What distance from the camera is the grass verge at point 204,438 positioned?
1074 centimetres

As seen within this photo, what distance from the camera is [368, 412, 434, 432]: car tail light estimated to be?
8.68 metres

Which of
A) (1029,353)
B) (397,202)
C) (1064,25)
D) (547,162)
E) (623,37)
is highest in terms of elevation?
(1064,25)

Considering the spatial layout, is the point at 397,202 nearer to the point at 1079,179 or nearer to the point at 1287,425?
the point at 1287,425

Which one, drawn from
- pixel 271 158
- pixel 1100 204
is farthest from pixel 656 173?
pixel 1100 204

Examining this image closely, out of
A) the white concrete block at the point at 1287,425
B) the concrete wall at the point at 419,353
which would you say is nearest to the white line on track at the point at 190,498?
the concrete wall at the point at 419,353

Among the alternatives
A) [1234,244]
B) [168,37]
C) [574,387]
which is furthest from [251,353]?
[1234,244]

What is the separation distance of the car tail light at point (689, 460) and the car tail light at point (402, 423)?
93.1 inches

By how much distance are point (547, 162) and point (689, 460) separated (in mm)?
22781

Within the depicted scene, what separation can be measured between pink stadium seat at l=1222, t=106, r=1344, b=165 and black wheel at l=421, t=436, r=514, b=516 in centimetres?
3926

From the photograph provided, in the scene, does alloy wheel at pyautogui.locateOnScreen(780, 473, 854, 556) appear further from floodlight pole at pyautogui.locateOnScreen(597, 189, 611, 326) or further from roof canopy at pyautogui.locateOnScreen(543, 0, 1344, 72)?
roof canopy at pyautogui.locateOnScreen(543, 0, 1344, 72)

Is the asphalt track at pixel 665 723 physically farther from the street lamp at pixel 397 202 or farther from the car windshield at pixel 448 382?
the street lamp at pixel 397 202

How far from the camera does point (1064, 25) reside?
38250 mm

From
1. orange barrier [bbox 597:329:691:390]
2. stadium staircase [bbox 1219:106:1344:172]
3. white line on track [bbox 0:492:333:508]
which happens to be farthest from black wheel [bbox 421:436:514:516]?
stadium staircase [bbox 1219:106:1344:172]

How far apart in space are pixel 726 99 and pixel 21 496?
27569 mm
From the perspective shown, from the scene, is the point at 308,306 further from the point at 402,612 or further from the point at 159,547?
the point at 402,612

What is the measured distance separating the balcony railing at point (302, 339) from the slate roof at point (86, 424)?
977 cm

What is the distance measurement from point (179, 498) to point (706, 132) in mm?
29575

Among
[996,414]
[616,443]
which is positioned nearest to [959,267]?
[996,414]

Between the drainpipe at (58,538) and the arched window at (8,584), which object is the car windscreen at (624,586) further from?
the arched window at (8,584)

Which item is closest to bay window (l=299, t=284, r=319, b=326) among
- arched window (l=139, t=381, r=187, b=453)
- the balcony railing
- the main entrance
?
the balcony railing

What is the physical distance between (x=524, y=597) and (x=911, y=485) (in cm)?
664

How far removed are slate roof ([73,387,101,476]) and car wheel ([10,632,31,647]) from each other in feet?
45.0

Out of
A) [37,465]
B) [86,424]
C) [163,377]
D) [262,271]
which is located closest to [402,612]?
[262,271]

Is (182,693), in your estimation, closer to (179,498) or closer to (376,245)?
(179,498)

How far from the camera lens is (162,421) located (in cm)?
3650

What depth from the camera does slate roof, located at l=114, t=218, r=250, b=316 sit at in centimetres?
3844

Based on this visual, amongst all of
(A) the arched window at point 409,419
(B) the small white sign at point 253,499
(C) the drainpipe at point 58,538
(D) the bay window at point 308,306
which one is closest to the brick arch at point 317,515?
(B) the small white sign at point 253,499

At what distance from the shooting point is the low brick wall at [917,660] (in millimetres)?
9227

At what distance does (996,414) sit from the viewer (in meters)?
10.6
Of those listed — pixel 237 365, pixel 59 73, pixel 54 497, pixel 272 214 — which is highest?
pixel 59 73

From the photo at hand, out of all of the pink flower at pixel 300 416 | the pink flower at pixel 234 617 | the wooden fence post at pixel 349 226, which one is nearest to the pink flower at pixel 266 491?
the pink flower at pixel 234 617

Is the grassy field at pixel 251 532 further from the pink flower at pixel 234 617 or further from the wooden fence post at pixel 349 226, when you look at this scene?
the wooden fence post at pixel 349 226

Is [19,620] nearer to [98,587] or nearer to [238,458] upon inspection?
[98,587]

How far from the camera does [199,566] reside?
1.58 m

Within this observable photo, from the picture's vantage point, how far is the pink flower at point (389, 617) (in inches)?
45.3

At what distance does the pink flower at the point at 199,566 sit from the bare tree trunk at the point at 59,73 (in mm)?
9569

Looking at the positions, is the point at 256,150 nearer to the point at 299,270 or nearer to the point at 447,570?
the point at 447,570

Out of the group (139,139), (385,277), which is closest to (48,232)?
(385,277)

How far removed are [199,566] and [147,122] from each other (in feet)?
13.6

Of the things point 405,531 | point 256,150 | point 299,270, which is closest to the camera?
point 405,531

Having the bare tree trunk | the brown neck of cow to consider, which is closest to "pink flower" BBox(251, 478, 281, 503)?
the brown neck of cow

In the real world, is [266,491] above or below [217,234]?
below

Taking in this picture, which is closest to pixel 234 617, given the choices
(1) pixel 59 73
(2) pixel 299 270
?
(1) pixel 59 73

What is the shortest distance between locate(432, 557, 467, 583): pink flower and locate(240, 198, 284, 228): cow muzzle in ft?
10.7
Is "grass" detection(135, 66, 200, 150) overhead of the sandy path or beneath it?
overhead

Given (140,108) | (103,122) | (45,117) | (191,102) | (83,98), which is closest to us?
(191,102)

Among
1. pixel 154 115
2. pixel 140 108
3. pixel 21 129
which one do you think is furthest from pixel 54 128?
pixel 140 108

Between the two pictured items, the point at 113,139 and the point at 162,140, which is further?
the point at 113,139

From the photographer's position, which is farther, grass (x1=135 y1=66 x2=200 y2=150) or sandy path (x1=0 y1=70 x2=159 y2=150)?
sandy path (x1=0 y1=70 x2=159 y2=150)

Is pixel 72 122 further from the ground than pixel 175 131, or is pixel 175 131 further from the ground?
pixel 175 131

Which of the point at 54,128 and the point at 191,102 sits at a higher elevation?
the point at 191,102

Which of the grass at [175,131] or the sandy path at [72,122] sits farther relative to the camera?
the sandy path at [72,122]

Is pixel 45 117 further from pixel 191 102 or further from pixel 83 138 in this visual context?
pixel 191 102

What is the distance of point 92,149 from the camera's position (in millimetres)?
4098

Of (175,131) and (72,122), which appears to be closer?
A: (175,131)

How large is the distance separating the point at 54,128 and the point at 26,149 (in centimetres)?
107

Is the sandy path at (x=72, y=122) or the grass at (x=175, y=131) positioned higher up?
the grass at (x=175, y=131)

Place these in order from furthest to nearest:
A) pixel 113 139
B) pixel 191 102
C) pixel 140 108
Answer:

--- Exercise ---
Could you copy out all of the records above again, word for word and in their original order?

--- Complete response ---
What distance from the camera is the grass verge at point 204,438 positioned?
1074 centimetres

As seen within this photo, what distance from the camera is [368, 412, 434, 432]: car tail light estimated to be?
8.68 metres

Which of
A) (1029,353)
B) (397,202)
C) (1064,25)
D) (547,162)
E) (623,37)
is highest in terms of elevation?
(1064,25)

Considering the spatial layout, is the point at 397,202 nearer to the point at 1079,179 or nearer to the point at 1287,425?
the point at 1287,425

Which one, drawn from
- pixel 271 158
- pixel 1100 204
is farthest from pixel 656 173?
pixel 1100 204

Examining this image closely, out of
A) the white concrete block at the point at 1287,425
B) the concrete wall at the point at 419,353
which would you say is nearest to the white line on track at the point at 190,498?
the concrete wall at the point at 419,353

Among the alternatives
A) [1234,244]
B) [168,37]
C) [574,387]
which is furthest from [251,353]?
[1234,244]

What is the separation distance of the car tail light at point (689, 460) and the car tail light at point (402, 423)?
93.1 inches

By how much distance are point (547, 162) and point (689, 460) separated (in mm)?
22781

Within the depicted scene, what separation can be measured between pink stadium seat at l=1222, t=106, r=1344, b=165 and black wheel at l=421, t=436, r=514, b=516 in centimetres?
3926

From the photograph provided, in the scene, does alloy wheel at pyautogui.locateOnScreen(780, 473, 854, 556) appear further from floodlight pole at pyautogui.locateOnScreen(597, 189, 611, 326) or further from roof canopy at pyautogui.locateOnScreen(543, 0, 1344, 72)?
roof canopy at pyautogui.locateOnScreen(543, 0, 1344, 72)

Is the asphalt track at pixel 665 723 physically farther from the street lamp at pixel 397 202 or farther from the car windshield at pixel 448 382?
the street lamp at pixel 397 202

How far from the camera does point (1064, 25) reside?
38250 mm

From
1. orange barrier [bbox 597:329:691:390]
2. stadium staircase [bbox 1219:106:1344:172]
3. white line on track [bbox 0:492:333:508]
which happens to be farthest from black wheel [bbox 421:436:514:516]?
stadium staircase [bbox 1219:106:1344:172]

How far apart in space are pixel 726 99 and pixel 21 496?
27569 mm
From the perspective shown, from the scene, is the point at 308,306 further from the point at 402,612 or further from the point at 159,547?
the point at 402,612

What is the measured distance separating the balcony railing at point (302, 339) from the slate roof at point (86, 424)?
977 cm

What is the distance measurement from point (179, 498) to point (706, 132) in mm?
29575

Among
[996,414]
[616,443]
which is positioned nearest to [959,267]?
[996,414]

Between the drainpipe at (58,538) and the arched window at (8,584), which object is the car windscreen at (624,586) further from?
the arched window at (8,584)

Which item is closest to bay window (l=299, t=284, r=319, b=326) among
- arched window (l=139, t=381, r=187, b=453)
- the balcony railing
- the main entrance
?
the balcony railing

What is the physical distance between (x=524, y=597) and (x=911, y=485) (in cm)?
664

How far removed are slate roof ([73,387,101,476]) and car wheel ([10,632,31,647]) from each other in feet?
45.0

Out of
A) [37,465]
B) [86,424]
C) [163,377]
D) [262,271]
which is located closest to [402,612]?
[262,271]

Is (182,693), in your estimation, closer to (179,498) or closer to (376,245)?
(179,498)

How far from the camera lens is (162,421) located (in cm)?
3650

What depth from the camera does slate roof, located at l=114, t=218, r=250, b=316 sit at in centimetres?
3844

Based on this visual, amongst all of
(A) the arched window at point 409,419
(B) the small white sign at point 253,499
(C) the drainpipe at point 58,538
(D) the bay window at point 308,306
which one is closest to the brick arch at point 317,515?
(B) the small white sign at point 253,499

At what distance from the shooting point is the low brick wall at [917,660] (in millimetres)?
9227

At what distance does (996,414) sit from the viewer (in meters)?
10.6
Of those listed — pixel 237 365, pixel 59 73, pixel 54 497, pixel 272 214 — which is highest?
pixel 59 73

From the photo at hand, out of all of the pink flower at pixel 300 416 | the pink flower at pixel 234 617 | the wooden fence post at pixel 349 226, which one is nearest to the pink flower at pixel 266 491?
the pink flower at pixel 234 617

Is the grassy field at pixel 251 532 further from the pink flower at pixel 234 617 or further from the wooden fence post at pixel 349 226, when you look at this scene?
the wooden fence post at pixel 349 226

Is [19,620] nearer to [98,587] or nearer to [238,458] upon inspection?
[98,587]

How far from the camera does [199,566] reside?
1.58 m

Within this observable photo, from the picture's vantage point, how far is the pink flower at point (389, 617) (in inches)?
45.3

At what distance does the pink flower at the point at 199,566 sit from the bare tree trunk at the point at 59,73 (in mm)?
9569

Looking at the positions, is the point at 256,150 nearer to the point at 299,270 or nearer to the point at 447,570?
the point at 447,570

Out of the group (139,139), (385,277), which is closest to (48,232)?
(385,277)

How far removed are [199,566] and [147,122] from each other (in feet)?
13.6

Of the things point 405,531 | point 256,150 | point 299,270, which is closest to the camera?
point 405,531

Having the bare tree trunk | the brown neck of cow to consider, which is closest to "pink flower" BBox(251, 478, 281, 503)?
the brown neck of cow

In the real world, is [266,491] above or below [217,234]?
below

Taking in this picture, which is closest to pixel 234 617, given the choices
(1) pixel 59 73
(2) pixel 299 270
?
(1) pixel 59 73

What is the shortest distance between locate(432, 557, 467, 583): pink flower and locate(240, 198, 284, 228): cow muzzle in ft?
10.7
Is "grass" detection(135, 66, 200, 150) overhead of the sandy path or beneath it?
overhead

Given (140,108) | (103,122) | (45,117) | (191,102) | (83,98), which is closest to us?
(191,102)

Among
1. pixel 154 115
2. pixel 140 108
3. pixel 21 129
which one do you think is furthest from pixel 54 128?
pixel 140 108

Between the two pictured items, the point at 113,139 and the point at 162,140, which is further?
the point at 113,139

From the photographer's position, which is farther, grass (x1=135 y1=66 x2=200 y2=150) or sandy path (x1=0 y1=70 x2=159 y2=150)?
sandy path (x1=0 y1=70 x2=159 y2=150)

Is pixel 72 122 further from the ground than pixel 175 131, or is pixel 175 131 further from the ground?
pixel 175 131

Which of the point at 54,128 and the point at 191,102 sits at a higher elevation?
the point at 191,102

Which of the grass at [175,131] or the sandy path at [72,122] sits farther relative to the camera?
the sandy path at [72,122]

Is pixel 45 117 further from pixel 191 102 or further from pixel 83 138 in this visual context?
pixel 191 102

What is the distance of point 92,149 from the camera's position (in millimetres)?
4098

Of (175,131) and (72,122), which appears to be closer?
A: (175,131)

How large is the distance separating the point at 54,128 and the point at 26,149 (in centimetres)?
107

Is the sandy path at (x=72, y=122) or the grass at (x=175, y=131) positioned higher up?
the grass at (x=175, y=131)

Place these in order from furthest to nearest:
A) pixel 113 139
B) pixel 191 102
C) pixel 140 108
Answer:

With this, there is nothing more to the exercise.